▶ Problem requirements: From the data below, copy exactly the lines that lie between the one holding "scientific name: Odocoileus hemionus" and the one holding "scientific name: Dasyprocta punctata", including both, and nothing more.
START Data listing
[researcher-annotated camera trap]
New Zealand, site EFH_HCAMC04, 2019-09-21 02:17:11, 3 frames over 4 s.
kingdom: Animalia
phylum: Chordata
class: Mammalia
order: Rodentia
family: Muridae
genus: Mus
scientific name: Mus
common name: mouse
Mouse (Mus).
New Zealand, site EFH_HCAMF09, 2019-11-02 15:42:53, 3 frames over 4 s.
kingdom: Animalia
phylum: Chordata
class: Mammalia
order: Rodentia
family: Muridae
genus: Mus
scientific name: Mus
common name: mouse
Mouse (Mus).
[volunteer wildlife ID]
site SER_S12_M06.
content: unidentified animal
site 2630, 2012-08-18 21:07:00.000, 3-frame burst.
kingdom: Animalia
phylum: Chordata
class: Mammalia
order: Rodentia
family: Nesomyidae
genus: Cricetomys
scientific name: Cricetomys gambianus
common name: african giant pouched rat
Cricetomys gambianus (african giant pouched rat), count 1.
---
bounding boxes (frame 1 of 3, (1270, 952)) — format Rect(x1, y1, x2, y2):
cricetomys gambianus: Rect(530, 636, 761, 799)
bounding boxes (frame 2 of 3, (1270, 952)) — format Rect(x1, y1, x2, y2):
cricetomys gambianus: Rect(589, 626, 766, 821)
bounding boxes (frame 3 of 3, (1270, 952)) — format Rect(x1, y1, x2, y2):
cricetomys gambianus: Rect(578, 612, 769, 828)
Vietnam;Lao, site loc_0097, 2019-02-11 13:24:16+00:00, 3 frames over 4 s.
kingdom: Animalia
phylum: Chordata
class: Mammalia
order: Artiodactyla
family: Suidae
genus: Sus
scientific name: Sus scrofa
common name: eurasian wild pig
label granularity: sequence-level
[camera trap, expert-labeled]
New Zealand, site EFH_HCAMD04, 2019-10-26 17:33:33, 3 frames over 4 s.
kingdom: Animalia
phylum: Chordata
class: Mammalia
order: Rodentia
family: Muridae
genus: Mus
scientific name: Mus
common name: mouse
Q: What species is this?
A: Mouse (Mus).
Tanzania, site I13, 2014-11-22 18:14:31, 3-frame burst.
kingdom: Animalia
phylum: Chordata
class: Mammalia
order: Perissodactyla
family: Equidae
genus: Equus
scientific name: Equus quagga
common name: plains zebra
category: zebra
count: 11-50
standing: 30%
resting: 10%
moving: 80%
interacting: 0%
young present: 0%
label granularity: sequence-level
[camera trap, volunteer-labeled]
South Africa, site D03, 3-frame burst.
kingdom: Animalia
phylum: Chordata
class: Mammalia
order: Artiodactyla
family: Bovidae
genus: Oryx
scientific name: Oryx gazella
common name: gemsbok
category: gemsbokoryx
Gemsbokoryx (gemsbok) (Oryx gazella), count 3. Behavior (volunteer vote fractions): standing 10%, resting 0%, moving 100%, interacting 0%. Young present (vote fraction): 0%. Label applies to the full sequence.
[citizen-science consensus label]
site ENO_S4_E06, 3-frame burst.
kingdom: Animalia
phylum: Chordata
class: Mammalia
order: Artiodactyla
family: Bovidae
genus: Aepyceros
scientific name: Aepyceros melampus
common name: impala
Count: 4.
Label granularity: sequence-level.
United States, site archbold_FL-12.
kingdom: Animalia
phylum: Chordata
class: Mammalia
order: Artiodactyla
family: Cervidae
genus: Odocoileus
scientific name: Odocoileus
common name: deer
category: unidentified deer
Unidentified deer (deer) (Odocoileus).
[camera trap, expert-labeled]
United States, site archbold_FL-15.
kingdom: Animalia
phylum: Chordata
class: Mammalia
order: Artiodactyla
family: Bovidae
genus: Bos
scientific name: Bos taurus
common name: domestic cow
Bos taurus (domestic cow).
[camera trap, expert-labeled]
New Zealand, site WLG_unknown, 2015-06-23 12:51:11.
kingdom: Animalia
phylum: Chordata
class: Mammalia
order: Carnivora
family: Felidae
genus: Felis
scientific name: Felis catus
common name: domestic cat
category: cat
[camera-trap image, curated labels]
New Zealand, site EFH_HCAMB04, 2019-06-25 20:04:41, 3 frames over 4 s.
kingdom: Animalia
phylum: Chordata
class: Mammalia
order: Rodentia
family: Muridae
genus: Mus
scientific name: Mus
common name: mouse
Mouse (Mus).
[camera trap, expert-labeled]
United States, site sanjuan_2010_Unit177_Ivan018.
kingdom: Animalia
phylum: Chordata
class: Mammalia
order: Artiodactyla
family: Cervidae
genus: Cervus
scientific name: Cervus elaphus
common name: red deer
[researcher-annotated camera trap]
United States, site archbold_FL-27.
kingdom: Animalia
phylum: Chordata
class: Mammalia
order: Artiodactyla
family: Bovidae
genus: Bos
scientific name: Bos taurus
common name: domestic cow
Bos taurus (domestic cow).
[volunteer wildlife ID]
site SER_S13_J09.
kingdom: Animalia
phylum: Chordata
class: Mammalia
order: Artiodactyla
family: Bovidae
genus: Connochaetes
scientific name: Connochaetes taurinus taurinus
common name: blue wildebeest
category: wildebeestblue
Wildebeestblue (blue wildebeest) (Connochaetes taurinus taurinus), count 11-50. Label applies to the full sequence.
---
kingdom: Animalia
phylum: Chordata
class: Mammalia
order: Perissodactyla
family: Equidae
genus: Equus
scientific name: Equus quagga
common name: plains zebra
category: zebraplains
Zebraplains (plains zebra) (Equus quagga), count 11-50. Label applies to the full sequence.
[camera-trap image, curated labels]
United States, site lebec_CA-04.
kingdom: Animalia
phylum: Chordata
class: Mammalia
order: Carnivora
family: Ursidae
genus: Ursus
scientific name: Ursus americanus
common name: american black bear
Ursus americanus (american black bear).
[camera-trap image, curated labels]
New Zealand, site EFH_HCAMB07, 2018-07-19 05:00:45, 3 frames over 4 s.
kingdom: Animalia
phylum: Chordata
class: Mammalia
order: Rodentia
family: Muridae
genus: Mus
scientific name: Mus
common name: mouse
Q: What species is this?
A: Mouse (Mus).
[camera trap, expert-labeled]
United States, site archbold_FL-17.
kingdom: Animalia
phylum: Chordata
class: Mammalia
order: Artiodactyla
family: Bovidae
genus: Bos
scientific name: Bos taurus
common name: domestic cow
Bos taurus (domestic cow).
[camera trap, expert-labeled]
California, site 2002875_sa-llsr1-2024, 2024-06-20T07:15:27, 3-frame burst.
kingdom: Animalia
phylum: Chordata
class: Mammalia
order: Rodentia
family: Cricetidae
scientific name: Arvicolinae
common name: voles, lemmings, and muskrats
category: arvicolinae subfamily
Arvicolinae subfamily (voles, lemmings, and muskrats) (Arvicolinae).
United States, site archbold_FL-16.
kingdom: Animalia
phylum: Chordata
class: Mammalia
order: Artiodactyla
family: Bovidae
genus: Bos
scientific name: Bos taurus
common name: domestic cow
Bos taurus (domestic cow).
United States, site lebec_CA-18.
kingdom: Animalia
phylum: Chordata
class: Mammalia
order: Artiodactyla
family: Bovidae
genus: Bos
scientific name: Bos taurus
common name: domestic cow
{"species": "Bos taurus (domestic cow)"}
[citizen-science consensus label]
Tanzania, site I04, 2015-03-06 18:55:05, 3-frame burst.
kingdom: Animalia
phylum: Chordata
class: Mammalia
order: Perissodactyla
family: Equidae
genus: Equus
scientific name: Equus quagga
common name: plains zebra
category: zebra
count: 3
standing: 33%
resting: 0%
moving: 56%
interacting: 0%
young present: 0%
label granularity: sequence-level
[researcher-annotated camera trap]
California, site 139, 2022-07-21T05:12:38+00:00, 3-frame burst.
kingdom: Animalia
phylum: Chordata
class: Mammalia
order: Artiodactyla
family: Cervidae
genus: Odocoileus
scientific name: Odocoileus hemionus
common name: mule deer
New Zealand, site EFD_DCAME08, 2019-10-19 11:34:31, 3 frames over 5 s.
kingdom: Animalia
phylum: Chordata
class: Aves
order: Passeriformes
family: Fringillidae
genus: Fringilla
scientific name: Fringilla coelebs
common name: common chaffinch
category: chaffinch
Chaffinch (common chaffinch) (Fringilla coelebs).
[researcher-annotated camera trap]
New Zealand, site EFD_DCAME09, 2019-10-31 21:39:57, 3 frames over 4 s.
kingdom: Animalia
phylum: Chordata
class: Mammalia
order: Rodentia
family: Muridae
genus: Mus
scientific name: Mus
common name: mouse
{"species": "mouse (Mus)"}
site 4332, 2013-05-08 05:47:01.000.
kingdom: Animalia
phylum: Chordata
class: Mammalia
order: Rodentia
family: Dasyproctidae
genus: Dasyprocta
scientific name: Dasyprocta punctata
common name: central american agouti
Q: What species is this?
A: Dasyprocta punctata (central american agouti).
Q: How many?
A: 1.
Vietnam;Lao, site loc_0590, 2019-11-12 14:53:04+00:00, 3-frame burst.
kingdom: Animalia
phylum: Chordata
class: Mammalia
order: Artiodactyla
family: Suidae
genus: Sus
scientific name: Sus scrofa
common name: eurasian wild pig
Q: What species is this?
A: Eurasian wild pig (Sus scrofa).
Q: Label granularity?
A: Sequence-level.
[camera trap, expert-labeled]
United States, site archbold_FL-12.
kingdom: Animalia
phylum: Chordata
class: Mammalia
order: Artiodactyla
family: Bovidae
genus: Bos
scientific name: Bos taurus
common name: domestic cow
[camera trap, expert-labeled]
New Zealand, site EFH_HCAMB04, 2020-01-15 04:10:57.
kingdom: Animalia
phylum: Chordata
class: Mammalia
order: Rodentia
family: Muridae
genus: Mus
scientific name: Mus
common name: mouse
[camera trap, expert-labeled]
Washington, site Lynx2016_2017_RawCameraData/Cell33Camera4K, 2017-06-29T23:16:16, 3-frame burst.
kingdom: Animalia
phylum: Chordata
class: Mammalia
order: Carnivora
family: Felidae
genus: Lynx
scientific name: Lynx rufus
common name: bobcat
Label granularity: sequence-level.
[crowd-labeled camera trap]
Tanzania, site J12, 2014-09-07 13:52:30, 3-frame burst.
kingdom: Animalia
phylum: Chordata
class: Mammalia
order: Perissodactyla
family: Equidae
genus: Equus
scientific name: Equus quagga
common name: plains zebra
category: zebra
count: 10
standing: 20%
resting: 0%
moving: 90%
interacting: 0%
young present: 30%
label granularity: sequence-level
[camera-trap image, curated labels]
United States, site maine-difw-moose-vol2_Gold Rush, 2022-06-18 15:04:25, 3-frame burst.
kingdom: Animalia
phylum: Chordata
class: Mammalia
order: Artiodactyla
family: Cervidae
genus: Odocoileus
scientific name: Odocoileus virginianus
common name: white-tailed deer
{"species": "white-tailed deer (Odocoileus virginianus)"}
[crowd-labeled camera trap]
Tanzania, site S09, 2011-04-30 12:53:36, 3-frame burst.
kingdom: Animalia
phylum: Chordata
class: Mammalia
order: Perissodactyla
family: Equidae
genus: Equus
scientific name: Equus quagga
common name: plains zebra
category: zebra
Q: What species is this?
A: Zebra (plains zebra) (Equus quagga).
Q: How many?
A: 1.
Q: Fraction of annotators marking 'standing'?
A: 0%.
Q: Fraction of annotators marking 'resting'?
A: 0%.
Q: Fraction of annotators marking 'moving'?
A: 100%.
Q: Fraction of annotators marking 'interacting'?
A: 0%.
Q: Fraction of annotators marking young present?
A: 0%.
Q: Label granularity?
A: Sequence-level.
END Data listing
▶ Solution for this task:
scientific name: Odocoileus hemionus
common name: mule deer
New Zealand, site EFD_DCAME08, 2019-10-19 11:34:31, 3 frames over 5 s.
kingdom: Animalia
phylum: Chordata
class: Aves
order: Passeriformes
family: Fringillidae
genus: Fringilla
scientific name: Fringilla coelebs
common name: common chaffinch
category: chaffinch
Chaffinch (common chaffinch) (Fringilla coelebs).
[researcher-annotated camera trap]
New Zealand, site EFD_DCAME09, 2019-10-31 21:39:57, 3 frames over 4 s.
kingdom: Animalia
phylum: Chordata
class: Mammalia
order: Rodentia
family: Muridae
genus: Mus
scientific name: Mus
common name: mouse
{"species": "mouse (Mus)"}
site 4332, 2013-05-08 05:47:01.000.
kingdom: Animalia
phylum: Chordata
class: Mammalia
order: Rodentia
family: Dasyproctidae
genus: Dasyprocta
scientific name: Dasyprocta punctata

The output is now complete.